As is the practice now, the client (brand) is deemed the “content producer”, which essentially means it has the final word on the ownership of an idea and it is laid down as such in most contracts. The agency is the idea creator, parent, and “content supplier”. The problem arises when a client fails to give credit where it is due, especially if it switches agencies and proceeds with the idea suggested by the first agency.

So should the creative idea be dropped by the marketer as soon as it changes the ad agency? Jackie J. Thakkar, supervising creative producer, Viacom18 Media, says the ethical thing for a brand or a client to do is to not use an idea if it isn’t going forward with the agency that pitched it. But while an agency can make a hue and cry about it in the end, most contracts are designed to give the clients benefit of the doubt.

Our idea, our assets

In the recent case, Motilal Oswal released an advertisement that is allegedly a replica of their own campaign from 2017, which was conceptualised by MullenLowe Lintas. The agency’s Group CCO and Chairman Amer Jaleel took to a social media platform to share his dismay over not getting credit and urged the industry to introspect on how agencies are not protected under IP laws.

Most agency heads say it is good that the issue is being discussed on a public forum. Santhosh Padhi, CCO, Wieden+ Kennedy India, hopes the industry will learn lessons that will help make relationships between clients and agencies more transparent. “Our ideas are our assets, and that is the reason brands come to creative agencies. When I was with Taproot, we created a brand campaign for a client for the Indian market. Since they felt it would do equally well in one of their other markets, we the agency and the client agreed on a fee for the idea to be adopted in that country. It went smoothly because when you are using an idea for your business purpose or growth, it is your right and duty to compensate every stakeholder, more so the creative agency whose idea it was in the first place,” he shares.

Even within the agency, does the idea belong to the team that worked on the brand, the creative individual who came up with the idea or the agency as a whole? “Quite like the way we have sold our services to the agency and forgo all claims on our output, it should be the same with the agency-client relationship. Having said that, if the agency has a clear clause on idea ownership in the contract, all power to the creators!” says Vikash Chemjong, chief creative officer, Cheil India.

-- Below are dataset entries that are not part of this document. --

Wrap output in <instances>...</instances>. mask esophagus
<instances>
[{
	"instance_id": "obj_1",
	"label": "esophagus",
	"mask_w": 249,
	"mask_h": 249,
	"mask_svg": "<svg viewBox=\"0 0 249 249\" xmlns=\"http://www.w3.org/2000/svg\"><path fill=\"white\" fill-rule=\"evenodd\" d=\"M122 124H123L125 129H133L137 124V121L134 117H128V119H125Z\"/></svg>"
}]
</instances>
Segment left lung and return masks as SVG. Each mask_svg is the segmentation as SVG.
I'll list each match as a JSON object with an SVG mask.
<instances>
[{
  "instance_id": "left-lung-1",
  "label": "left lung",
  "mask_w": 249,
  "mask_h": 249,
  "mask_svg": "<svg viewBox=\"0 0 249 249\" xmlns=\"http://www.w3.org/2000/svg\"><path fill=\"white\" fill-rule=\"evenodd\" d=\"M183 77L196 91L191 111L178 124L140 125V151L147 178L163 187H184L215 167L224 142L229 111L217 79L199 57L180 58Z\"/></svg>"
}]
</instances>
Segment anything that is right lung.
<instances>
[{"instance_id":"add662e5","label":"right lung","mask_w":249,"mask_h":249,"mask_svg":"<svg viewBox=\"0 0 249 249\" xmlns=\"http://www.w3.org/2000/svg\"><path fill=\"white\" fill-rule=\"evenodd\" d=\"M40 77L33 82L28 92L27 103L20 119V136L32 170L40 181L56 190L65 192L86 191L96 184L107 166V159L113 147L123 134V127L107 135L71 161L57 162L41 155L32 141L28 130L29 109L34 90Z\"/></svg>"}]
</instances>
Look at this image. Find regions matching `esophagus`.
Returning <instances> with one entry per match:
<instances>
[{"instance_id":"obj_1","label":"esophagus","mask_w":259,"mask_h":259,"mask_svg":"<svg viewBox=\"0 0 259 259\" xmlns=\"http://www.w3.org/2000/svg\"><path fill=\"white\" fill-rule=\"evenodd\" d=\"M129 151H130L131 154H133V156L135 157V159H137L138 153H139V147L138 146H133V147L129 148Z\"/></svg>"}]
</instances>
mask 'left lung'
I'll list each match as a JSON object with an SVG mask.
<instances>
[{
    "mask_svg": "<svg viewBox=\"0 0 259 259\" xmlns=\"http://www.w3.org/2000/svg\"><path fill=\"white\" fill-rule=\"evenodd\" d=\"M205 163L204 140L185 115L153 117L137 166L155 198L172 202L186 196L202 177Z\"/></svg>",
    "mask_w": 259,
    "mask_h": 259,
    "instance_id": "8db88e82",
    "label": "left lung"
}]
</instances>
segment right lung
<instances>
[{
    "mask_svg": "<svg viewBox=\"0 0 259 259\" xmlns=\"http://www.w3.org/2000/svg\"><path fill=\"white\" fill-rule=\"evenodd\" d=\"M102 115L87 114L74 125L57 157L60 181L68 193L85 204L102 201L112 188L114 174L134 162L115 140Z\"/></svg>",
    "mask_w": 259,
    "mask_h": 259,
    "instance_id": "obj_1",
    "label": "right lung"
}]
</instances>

Soumitra Karnik, an independent creative consultant, says the problem lies in the lack of a unified approach from the industry. It is almost impossible to agree to charge clients a royalty for IP rights. There will always be more than one agency that will break this arrangement and give away the rights for free to win or keep a business.

Need for an ombudsman

Intellectual property disputes are just as common across the globe. Having a body like the Screenwriters Guild of America, where screenwriters can register their original work so it is safe from plagiarism, is on option agencies in India could consider. A model would be bodies like IPRS (Indian Performing Rights Society), the representative body of music owners, composers, lyricists (or authors) and the publishers of music, which is also the sole authorised body to issue licenses for the use of musical works in India.

“We have to develop a framework where we can register our ideas, log lines, core insight, and broad campaign messaging into one neat entry,” shares Thakkar. Padhi adds that in a absence of a really strong advertising industry body that takes care of agency issues, creative work and talent behind such work will continue to be undervalued.